TASK TO COMPLETE:
Copy the material word for word, starting at its first line and ending at the line containing "53969 millimetres", with both of those lines included. Leave the pictures out.
-.-.-
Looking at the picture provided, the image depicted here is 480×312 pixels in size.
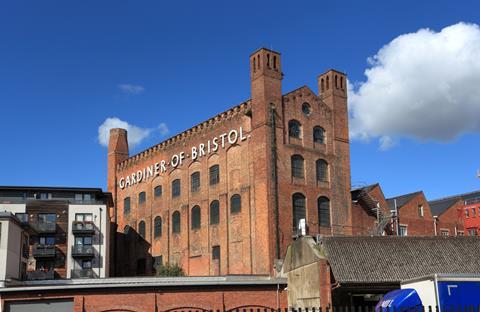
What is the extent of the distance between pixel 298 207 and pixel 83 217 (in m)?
21.5

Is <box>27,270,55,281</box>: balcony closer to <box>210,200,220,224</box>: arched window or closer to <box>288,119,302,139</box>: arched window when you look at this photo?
<box>210,200,220,224</box>: arched window

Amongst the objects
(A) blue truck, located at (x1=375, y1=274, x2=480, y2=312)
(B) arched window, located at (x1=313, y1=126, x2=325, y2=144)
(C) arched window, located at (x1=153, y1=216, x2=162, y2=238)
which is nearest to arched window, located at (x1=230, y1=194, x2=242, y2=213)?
(B) arched window, located at (x1=313, y1=126, x2=325, y2=144)

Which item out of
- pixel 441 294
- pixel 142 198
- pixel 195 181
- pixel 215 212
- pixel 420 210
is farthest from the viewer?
pixel 142 198

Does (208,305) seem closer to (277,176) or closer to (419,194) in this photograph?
(277,176)

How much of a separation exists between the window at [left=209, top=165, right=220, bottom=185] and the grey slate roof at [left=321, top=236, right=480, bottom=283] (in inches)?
565

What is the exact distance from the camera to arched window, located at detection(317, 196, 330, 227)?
44.0m

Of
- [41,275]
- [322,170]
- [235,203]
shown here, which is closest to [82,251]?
[41,275]

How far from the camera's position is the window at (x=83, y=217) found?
53969 millimetres

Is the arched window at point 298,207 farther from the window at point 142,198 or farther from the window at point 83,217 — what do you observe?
the window at point 83,217

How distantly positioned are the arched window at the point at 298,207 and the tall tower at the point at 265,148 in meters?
1.90

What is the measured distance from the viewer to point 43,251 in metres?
51.2

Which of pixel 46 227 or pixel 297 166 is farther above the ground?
pixel 297 166

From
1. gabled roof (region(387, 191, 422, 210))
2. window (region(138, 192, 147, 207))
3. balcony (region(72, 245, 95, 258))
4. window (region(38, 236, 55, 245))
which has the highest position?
window (region(138, 192, 147, 207))

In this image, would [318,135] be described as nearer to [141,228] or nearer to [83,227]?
[141,228]
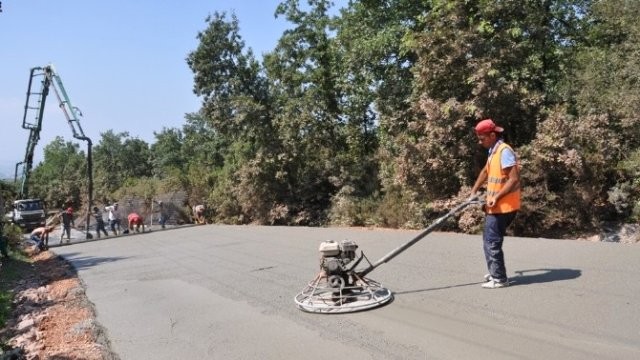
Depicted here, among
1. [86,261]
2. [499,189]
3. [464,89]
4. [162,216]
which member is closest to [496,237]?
[499,189]

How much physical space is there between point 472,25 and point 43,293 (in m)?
10.9

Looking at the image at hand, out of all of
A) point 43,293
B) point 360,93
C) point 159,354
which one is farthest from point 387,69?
point 159,354

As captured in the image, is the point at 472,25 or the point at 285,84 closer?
the point at 472,25

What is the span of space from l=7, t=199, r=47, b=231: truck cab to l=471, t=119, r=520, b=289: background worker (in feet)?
101

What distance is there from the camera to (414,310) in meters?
5.68

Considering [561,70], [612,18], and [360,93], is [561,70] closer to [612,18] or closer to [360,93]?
[612,18]

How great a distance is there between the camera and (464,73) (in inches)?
505

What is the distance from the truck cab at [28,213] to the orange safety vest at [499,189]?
101 feet

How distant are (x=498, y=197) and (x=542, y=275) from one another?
1.33 metres

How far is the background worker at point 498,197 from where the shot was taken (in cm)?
585

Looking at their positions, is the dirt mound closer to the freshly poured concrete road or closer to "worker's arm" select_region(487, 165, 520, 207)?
the freshly poured concrete road

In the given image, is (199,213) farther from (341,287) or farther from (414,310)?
(414,310)

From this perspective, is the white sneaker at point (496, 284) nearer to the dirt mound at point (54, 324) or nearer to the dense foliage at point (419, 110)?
the dirt mound at point (54, 324)

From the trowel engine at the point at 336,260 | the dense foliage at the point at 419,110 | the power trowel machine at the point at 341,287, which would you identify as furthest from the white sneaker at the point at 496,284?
the dense foliage at the point at 419,110
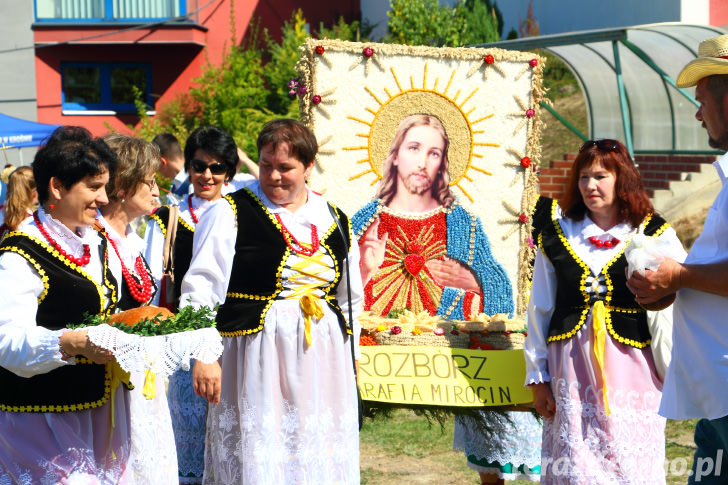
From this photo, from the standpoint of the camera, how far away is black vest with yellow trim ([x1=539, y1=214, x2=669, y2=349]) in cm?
390

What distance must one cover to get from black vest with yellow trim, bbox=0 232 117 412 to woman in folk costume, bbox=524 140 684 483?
2.00 m

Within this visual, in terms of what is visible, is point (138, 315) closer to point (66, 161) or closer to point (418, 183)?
point (66, 161)

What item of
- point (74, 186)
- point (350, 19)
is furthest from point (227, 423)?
point (350, 19)

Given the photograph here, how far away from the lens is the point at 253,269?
12.3 feet

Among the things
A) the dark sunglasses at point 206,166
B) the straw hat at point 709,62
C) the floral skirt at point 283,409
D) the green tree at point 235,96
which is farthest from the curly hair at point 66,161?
the green tree at point 235,96

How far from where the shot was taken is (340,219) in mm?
4000

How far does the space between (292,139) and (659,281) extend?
1708mm

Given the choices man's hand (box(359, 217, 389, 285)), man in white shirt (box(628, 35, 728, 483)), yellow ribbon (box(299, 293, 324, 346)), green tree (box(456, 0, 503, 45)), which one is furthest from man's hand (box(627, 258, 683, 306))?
green tree (box(456, 0, 503, 45))

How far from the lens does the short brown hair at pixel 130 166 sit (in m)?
3.91

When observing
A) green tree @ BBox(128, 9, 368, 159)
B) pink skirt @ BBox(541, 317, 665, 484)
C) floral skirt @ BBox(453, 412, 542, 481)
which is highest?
green tree @ BBox(128, 9, 368, 159)

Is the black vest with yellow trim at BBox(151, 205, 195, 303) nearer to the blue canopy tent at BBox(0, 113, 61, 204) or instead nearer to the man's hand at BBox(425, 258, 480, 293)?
the man's hand at BBox(425, 258, 480, 293)

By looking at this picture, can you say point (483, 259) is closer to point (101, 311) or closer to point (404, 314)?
point (404, 314)

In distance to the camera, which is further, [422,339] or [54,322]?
-.-.-
RESPONSE TO THIS EXERCISE:
Looking at the picture provided, the image depicted here is 480×312 pixels in size.
What is the extent of the distance between pixel 298 207 and pixel 83 217 (in m)?
21.5

Is <box>27,270,55,281</box>: balcony closer to <box>210,200,220,224</box>: arched window or closer to <box>288,119,302,139</box>: arched window when you look at this photo?
<box>210,200,220,224</box>: arched window

Amongst the objects
(A) blue truck, located at (x1=375, y1=274, x2=480, y2=312)
(B) arched window, located at (x1=313, y1=126, x2=325, y2=144)
(C) arched window, located at (x1=153, y1=216, x2=162, y2=238)
which is nearest to arched window, located at (x1=230, y1=194, x2=242, y2=213)?
(B) arched window, located at (x1=313, y1=126, x2=325, y2=144)

Which item out of
- pixel 441 294
- pixel 142 198
- pixel 195 181
- pixel 215 212
- pixel 420 210
is farthest from the viewer?
pixel 142 198

Does (208,305) seem closer to (277,176) or closer to (419,194) in this photograph?
(277,176)

How much of a separation exists between the window at [left=209, top=165, right=220, bottom=185] and the grey slate roof at [left=321, top=236, right=480, bottom=283] (in inches)?
565

What is the exact distance from the camera to arched window, located at detection(317, 196, 330, 227)?
44.0m

Of
- [41,275]
- [322,170]
- [235,203]
shown here, which is closest to [82,251]?
[41,275]

How far from the camera's position is the window at (x=83, y=217) found?
53969 millimetres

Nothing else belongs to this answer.